DATA SECTION:
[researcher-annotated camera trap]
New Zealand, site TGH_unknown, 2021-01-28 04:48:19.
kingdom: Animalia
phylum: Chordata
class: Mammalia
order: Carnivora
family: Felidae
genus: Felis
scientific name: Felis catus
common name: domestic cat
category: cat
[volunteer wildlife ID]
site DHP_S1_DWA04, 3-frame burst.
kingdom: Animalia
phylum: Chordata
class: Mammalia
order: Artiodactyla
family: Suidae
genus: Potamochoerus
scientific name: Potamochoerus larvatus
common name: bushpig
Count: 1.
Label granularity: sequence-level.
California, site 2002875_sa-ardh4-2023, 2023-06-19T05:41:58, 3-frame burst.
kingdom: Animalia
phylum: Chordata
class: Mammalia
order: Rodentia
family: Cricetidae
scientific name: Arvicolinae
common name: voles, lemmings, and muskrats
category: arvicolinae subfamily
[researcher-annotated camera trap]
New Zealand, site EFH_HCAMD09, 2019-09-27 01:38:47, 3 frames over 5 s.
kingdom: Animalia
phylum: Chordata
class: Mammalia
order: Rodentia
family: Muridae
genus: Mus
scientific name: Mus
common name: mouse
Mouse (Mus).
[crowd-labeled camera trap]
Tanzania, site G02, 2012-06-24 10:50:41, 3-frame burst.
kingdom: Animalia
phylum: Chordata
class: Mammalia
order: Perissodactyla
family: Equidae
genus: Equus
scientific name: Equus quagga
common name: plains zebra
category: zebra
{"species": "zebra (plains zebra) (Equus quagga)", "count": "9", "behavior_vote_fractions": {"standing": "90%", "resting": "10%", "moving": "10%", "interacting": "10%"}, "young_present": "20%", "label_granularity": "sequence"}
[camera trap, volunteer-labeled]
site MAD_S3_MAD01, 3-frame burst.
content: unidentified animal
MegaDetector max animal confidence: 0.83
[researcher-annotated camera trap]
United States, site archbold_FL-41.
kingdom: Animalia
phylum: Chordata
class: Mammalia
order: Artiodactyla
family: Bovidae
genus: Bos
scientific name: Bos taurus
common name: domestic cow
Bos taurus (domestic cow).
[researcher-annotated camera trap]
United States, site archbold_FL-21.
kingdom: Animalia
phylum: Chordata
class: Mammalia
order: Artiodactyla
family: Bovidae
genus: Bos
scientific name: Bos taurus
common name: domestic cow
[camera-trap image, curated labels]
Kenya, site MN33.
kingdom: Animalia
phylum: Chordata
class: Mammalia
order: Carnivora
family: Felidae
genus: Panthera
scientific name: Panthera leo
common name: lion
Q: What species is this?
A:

TASK TO COMPLETE:
Reproduce the listing above verbatim.

SOLUTION FOR THIS PROBLEM:
[researcher-annotated camera trap]
New Zealand, site TGH_unknown, 2021-01-28 04:48:19.
kingdom: Animalia
phylum: Chordata
class: Mammalia
order: Carnivora
family: Felidae
genus: Felis
scientific name: Felis catus
common name: domestic cat
category: cat
[volunteer wildlife ID]
site DHP_S1_DWA04, 3-frame burst.
kingdom: Animalia
phylum: Chordata
class: Mammalia
order: Artiodactyla
family: Suidae
genus: Potamochoerus
scientific name: Potamochoerus larvatus
common name: bushpig
Count: 1.
Label granularity: sequence-level.
California, site 2002875_sa-ardh4-2023, 2023-06-19T05:41:58, 3-frame burst.
kingdom: Animalia
phylum: Chordata
class: Mammalia
order: Rodentia
family: Cricetidae
scientific name: Arvicolinae
common name: voles, lemmings, and muskrats
category: arvicolinae subfamily
[researcher-annotated camera trap]
New Zealand, site EFH_HCAMD09, 2019-09-27 01:38:47, 3 frames over 5 s.
kingdom: Animalia
phylum: Chordata
class: Mammalia
order: Rodentia
family: Muridae
genus: Mus
scientific name: Mus
common name: mouse
Mouse (Mus).
[crowd-labeled camera trap]
Tanzania, site G02, 2012-06-24 10:50:41, 3-frame burst.
kingdom: Animalia
phylum: Chordata
class: Mammalia
order: Perissodactyla
family: Equidae
genus: Equus
scientific name: Equus quagga
common name: plains zebra
category: zebra
{"species": "zebra (plains zebra) (Equus quagga)", "count": "9", "behavior_vote_fractions": {"standing": "90%", "resting": "10%", "moving": "10%", "interacting": "10%"}, "young_present": "20%", "label_granularity": "sequence"}
[camera trap, volunteer-labeled]
site MAD_S3_MAD01, 3-frame burst.
content: unidentified animal
MegaDetector max animal confidence: 0.83
[researcher-annotated camera trap]
United States, site archbold_FL-41.
kingdom: Animalia
phylum: Chordata
class: Mammalia
order: Artiodactyla
family: Bovidae
genus: Bos
scientific name: Bos taurus
common name: domestic cow
Bos taurus (domestic cow).
[researcher-annotated camera trap]
United States, site archbold_FL-21.
kingdom: Animalia
phylum: Chordata
class: Mammalia
order: Artiodactyla
family: Bovidae
genus: Bos
scientific name: Bos taurus
common name: domestic cow
[camera-trap image, curated labels]
Kenya, site MN33.
kingdom: Animalia
phylum: Chordata
class: Mammalia
order: Carnivora
family: Felidae
genus: Panthera
scientific name: Panthera leo
common name: lion
Q: What species is this?
A:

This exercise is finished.